** Work to complete **
In the advice column excerpt, which bodily fluid does Barak say is less sterile than urine?

** Excerpt provided **

= = = =

As a microbiologist, I feel compelled to inform you that you made a somewhat fallacious statement in a recent column. You said that even stinky piss is sterile and can't make you sick. You are wrong on two counts. First, "stinky piss" can be a symptom of a urinary tract infection, meaning that the piss would have bacteria in it, rendering it unsterile. I concede that a UTI is not the only cause of stinky piss, but it is a major one. Second, urine is sterile--until it leaves your body. As it leaves your urethra, it picks up some bacteria that live on your skin, called normal flora. Now, these little guys are fine hanging out on your skin, but if they were to somehow get into your eyes, mouth, or abrasions on your knees from carpet burn, they could cause a nasty infection. So, my advice to those who love golden showers is to make the showerer clean his/her hoo-hoo with an antiseptic wipe, akin to the kind you use at the doctor's office before you pee in the cup.
My apologies to all the folks out there who took up piss drinking after reading my column. Never again will I pop off about a medical issue without first checking in with Dr. Barak Gaster, Savage Love's resident MD and an assistant professor in the Department of Medicine at the University of Washington in Seattle. "Nothing that comes out of the body is truly sterile," Barak informed me via e-mail. "Most urine samples do have very small amounts of bacteria in them. Relative to most other bodily fluids, however, urine is remarkably free of organisms. And compared to stool, which is mostly composed of bacterial mass, urine is pretty close to 'sterile.'"
But before you freak out at the next piss drinker you meet, please consider closely what the doctor said: Relative to most other bodily fluids, urine is remarkably free of organisms. Saliva, for instance, is less sterile than urine, Barak tells me, which makes swapping spit a far more dangerous activity than piss drinking. But some things in life are worth the risks, no?

= = = =

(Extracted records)
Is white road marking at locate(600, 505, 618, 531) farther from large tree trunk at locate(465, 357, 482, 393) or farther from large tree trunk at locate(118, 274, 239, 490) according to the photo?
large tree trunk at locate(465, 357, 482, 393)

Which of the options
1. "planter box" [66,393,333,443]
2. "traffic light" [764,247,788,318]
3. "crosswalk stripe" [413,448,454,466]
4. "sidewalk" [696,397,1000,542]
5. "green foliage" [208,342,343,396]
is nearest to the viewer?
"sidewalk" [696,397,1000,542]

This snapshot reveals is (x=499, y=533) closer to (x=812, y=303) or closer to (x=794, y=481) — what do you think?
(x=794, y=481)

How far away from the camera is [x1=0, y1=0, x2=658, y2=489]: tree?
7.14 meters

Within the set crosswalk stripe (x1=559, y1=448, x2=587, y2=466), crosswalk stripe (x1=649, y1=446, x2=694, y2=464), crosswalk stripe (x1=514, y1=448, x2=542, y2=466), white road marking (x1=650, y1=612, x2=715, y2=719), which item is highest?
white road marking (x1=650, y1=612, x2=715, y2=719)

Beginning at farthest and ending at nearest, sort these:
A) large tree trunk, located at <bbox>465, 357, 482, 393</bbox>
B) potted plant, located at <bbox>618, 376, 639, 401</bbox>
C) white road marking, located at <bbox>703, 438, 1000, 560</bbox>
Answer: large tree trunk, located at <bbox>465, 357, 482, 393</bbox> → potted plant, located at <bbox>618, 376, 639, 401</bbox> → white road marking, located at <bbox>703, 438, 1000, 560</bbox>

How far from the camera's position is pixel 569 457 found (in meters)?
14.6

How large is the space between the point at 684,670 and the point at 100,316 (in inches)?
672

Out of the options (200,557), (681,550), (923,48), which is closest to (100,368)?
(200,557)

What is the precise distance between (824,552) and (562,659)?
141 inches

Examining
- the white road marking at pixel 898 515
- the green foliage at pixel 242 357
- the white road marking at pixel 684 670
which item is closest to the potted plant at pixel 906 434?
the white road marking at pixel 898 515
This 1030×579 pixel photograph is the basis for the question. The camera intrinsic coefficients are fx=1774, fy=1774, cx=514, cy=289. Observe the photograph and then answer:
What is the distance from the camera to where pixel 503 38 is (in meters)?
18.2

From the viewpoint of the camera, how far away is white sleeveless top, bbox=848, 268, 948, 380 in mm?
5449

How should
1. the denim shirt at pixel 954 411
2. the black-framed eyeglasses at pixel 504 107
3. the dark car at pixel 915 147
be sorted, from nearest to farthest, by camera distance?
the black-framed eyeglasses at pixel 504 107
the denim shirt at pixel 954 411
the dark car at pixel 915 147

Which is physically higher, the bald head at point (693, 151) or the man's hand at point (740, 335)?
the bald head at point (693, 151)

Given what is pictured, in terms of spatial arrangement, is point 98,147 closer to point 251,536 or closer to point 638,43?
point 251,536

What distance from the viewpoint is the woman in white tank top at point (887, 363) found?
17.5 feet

= = = =

** Finished exercise **
Saliva.